=== WORK TO BE COMPLETED ===
Put the lines of the entries below into a numbered list, leaving out the blank lines.

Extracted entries
# # # # # # #

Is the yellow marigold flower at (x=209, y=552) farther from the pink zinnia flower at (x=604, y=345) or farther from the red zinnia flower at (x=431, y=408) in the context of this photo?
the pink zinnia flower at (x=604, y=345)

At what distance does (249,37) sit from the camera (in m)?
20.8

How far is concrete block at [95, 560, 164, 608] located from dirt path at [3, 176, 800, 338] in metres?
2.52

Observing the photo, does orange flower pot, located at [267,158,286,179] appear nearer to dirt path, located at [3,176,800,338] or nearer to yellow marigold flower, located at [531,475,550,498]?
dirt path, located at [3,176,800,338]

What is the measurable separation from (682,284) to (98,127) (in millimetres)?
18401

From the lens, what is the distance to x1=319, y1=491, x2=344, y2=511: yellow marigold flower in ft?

# # # # # # #

=== ANSWER TO THE PROBLEM ===
1. Is the yellow marigold flower at (x=209, y=552) farther from the pink zinnia flower at (x=604, y=345) or farther from the red zinnia flower at (x=431, y=408) in the context of this photo?
2. the pink zinnia flower at (x=604, y=345)
3. At what distance does (249,37) sit from the camera (in m)?
4. 20.8
5. How far is concrete block at [95, 560, 164, 608] located from dirt path at [3, 176, 800, 338] in metres?
6. 2.52
7. Observing the photo, does orange flower pot, located at [267,158,286,179] appear nearer to dirt path, located at [3,176,800,338] or nearer to yellow marigold flower, located at [531,475,550,498]?
8. dirt path, located at [3,176,800,338]
9. What is the measurable separation from (682,284) to (98,127) (in millimetres)?
10. 18401
11. From the lens, what is the distance to x1=319, y1=491, x2=344, y2=511: yellow marigold flower in ft?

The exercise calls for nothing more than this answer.